----- Given text -----

The Last Invisible Boy
Antheneum Books for Young Readers, 2008
Meet Finn. He's slowly fading. His hair is getting whiter. His skin is paler. And he doesn't want to go to school or see people or do any of the things he used to do before The Terrible Day That Changed Everything.
Finn has this thing for name meanings. Findlay stands for "fair hero". Finn doesn't feel like a hero, he feels like a failure. He wasn't able to stop The Terrible Day That Changed Everything. Maybe that's why he's disappearing. So in a combination present-day journal/everyday story Finn tells us about his life now and then.
That's really all I can tell you because the story depends on you reading it. Finn talks to you. He shares with you. He waits for you. He wants to tell you about his family and his hopefully one day soon girlfriend but right now best friend Meli.

----- Listed entries -----

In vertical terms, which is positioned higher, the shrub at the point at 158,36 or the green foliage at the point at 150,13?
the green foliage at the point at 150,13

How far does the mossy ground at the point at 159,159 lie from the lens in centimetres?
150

-----
----- Listed entries -----

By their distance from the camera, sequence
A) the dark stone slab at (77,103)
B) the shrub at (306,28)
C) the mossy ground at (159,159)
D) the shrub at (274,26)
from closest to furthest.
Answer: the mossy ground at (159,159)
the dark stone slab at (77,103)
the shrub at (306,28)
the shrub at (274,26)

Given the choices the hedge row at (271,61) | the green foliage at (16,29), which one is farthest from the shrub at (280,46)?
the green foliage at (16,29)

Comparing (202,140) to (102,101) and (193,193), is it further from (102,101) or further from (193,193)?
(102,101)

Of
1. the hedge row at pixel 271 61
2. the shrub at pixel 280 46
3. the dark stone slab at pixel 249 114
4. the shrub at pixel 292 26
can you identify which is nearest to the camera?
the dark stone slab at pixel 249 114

-----

### Check your understanding:
**1)** Using the review of The Last Invisible Boy, decide whether each statement agrees with it: (a) Finn's hair is getting darker; (b) the name Findlay stands for "fair hero"; (c) Meli is currently Finn's girlfriend. Answer yes or no for each, quoting the words of the review that settle it.
**2)** Supply what comes next in the review of The Last Invisible Boy, beginning after its final sentence.
The records were taken from a different source than the review.

### Results for each task:
**1)**
(a) No: "His hair is getting whiter."
(b) Yes: "Findlay stands for "fair hero"."
(c) No: "his hopefully one day soon girlfriend but right now best friend Meli."

**2)**
The Last Invisible Boy is sad and hopeful and beautiful.
There were so many lines to write down and remember:
p. 5 - I'm vanishing in bits and pieces, like a disease that will not kill me but will erase me.
p. 36 - I love happy endings. I just wish there were more of them.
p. 44 - Most people think that Meli is my girlfriend, probably because I tell them she's my girlfriend...
p. 95 - Here's something I know. I'd give the whole world...for one more visit with my dad...
It's just so simple and moving. You should read it. Go ahead. I'll be here when you get back.